**Problem to solve**: In the listing that follows, locate the line containing "Einstecktuch Regenbogen Print" and the line containing "O Monumento Nacional". Retype exactly those two lines and every line between them, and nothing more.

**Record set**:
■ ■ ■
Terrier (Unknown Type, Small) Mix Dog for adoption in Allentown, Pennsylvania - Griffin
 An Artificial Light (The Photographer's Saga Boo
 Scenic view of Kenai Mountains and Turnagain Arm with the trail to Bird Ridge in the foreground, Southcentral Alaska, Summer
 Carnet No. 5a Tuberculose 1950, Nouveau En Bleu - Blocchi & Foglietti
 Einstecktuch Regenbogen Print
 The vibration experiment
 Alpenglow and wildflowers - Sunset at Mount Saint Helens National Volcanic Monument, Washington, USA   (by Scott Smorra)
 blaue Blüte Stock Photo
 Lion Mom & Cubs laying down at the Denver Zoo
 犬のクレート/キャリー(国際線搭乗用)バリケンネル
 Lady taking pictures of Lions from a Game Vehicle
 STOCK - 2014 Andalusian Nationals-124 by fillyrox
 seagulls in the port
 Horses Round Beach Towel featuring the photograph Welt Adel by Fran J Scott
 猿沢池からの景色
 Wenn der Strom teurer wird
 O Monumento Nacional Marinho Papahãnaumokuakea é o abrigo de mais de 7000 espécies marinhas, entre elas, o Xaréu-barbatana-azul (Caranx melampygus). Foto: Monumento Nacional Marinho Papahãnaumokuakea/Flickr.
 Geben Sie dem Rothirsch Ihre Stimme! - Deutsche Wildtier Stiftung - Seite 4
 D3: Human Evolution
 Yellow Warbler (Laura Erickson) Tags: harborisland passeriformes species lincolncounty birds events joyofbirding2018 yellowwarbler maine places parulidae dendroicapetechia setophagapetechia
■ ■ ■
**Result for this task**:
 Einstecktuch Regenbogen Print
 The vibration experiment
 Alpenglow and wildflowers - Sunset at Mount Saint Helens National Volcanic Monument, Washington, USA   (by Scott Smorra)
 blaue Blüte Stock Photo
 Lion Mom & Cubs laying down at the Denver Zoo
 犬のクレート/キャリー(国際線搭乗用)バリケンネル
 Lady taking pictures of Lions from a Game Vehicle
 STOCK - 2014 Andalusian Nationals-124 by fillyrox
 seagulls in the port
 Horses Round Beach Towel featuring the photograph Welt Adel by Fran J Scott
 猿沢池からの景色
 Wenn der Strom teurer wird
 O Monumento Nacional Marinho Papahãnaumokuakea é o abrigo de mais de 7000 espécies marinhas, entre elas, o Xaréu-barbatana-azul (Caranx melampygus). Foto: Monumento Nacional Marinho Papahãnaumokuakea/Flickr.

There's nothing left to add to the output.